Typically, Keith figures the kerfuffle is my fault. "You really messed up there," he chortles indulgently over the phone, admitting to having been swamped by customers in the aftermath of publication. At least one of them leaves his garden centre in high dudgeon and calls me to demand an explanation. "I don't know why you would write about anyone so rude," the caller says. "I've never been treated like that. He refused to do business. He told me to leave." Keith allows that he had had a difference of opinion with a customer, although he does not divulge any details.

I guess the customer should have read my story more carefully. In it, I pointed out that Keith will not stand for his plants being killed off by some ignoramus. "We do not tolerate people losing plants. All hell breaks loose around here when one of our plants has been killed. We want to know what the heck happened, where did you grow it?" Improper location is the culprit in 90 per cent of losses - a shade plant baking in the sun, or a drought-lover languishing with wet feet. On occasion, Keith will quiz a customer on whether he has the right requirements. "He'll say, 'No, but I love this plant.' And I'll say 'No, I won't sell it to you.' "

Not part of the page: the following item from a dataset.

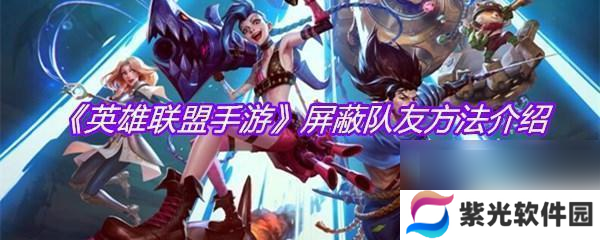 超级英雄大乱斗如何屏蔽队友 超级英雄联盟怎么屏蔽好友操作步骤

In subsequent years, I make sure to detour down to Campbellville whenever I'm passing on Highway 401, and stock up on plants as budget permits – Keith doesn't try to compete with the chains, and he never has a sale, so his plants are not inexpensive. On the other hand, they are good value. Keith takes no shortcuts. The work of propagation and testing is painstaking and the methods, I come to learn, hearken back to a pre-industrial age. Some years later, I take a year to follow him through the seasons. This book is the result, a story in which plants play a starring role and a crusty octogenarian is the canny impresario. It's a story for gardeners.